Hi there, I have 16 assemblies of a diploid plant species for which I wish to do my own Nx plots. I think I got to a good point by extracting all contigs length to a vector and wrangling data into R
.
The problem is that I didn't really know what other info I needed to generate such plot, so I searched up online and Search Labs from Google presented me with this piece of code
library(Biostrings)
# Assuming your contig lengths are in a vector called 'contig_lengths'
contig_lengths <- c(1000, 800, 600, 400, 200, 100) # Example contig lengths
# Calculate cumulative length
cumulative_length <- cumsum(sort(contig_lengths, decreasing = TRUE))
# Calculate Nx values
total_length <- sum(contig_lengths)
nx_values <- sapply(seq(0, 100, by = 1), function(x) {
threshold <- (x / 100) * total_length
index <- which(cumulative_length >= threshold)[1]
if (is.na(index)) {
return(0)
}
return(sort(contig_lengths, decreasing = TRUE)[index])
})
# Create the plot
plot(seq(0, 100, by = 1), nx_values, type = "l",
xlab = "Percentage of Assembly (%)", ylab = "Contig Length",
main = "Nx Plot")
where I plug in my contigs_lengths and tested to generate a plot.

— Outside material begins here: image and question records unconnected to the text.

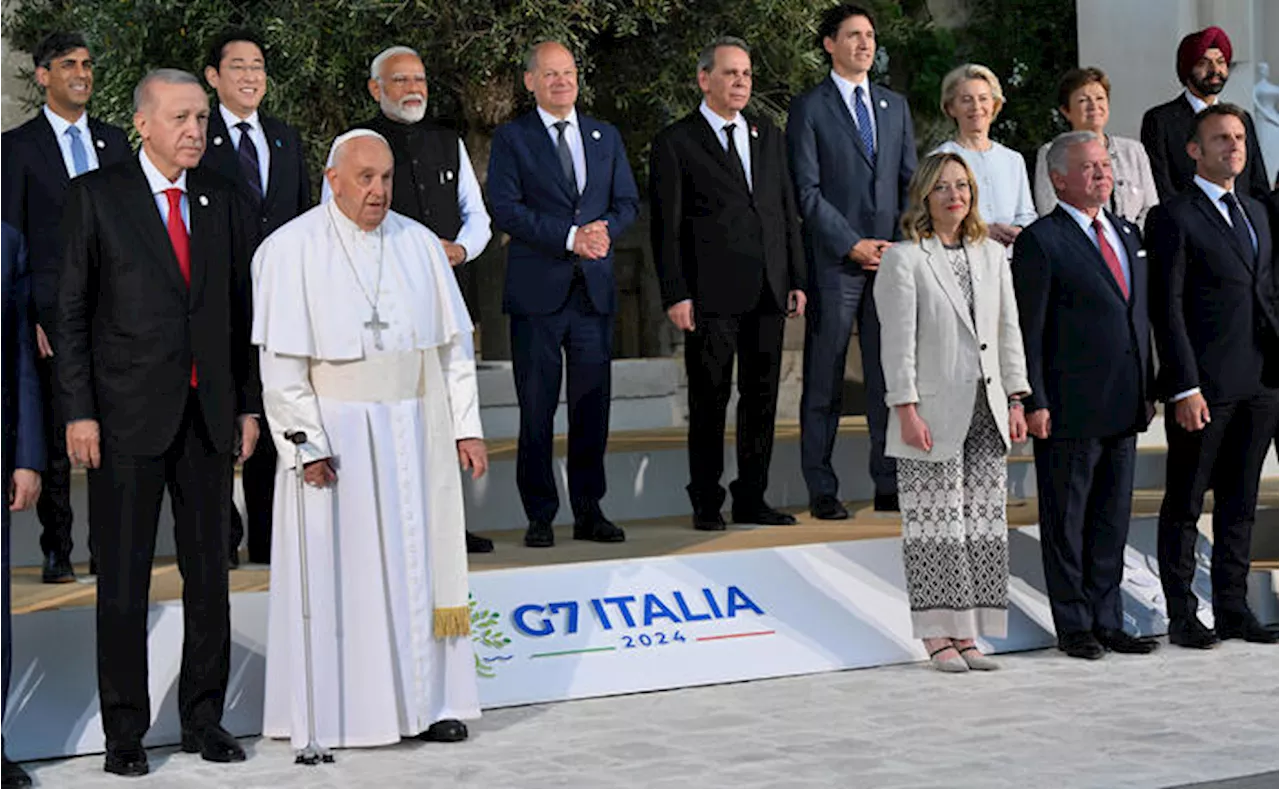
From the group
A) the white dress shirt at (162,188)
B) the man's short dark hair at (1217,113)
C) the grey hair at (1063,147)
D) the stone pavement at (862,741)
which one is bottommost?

However, it doesn't seem to be working as expected (see plot below)...
Now, I believe I can manage to tweak things in R
to attain the intended results, but at a first look this script appears to be doing what is by definition an Nx plot; hence, I cannot really see the problem.
To be noted this is my first time doing this analyses and it might not be clear to me what exactly I need to plot on both axes, that said any help is much appreciated. Thanks in advance!
What is an Nx plot and what is it you're trying to visualise?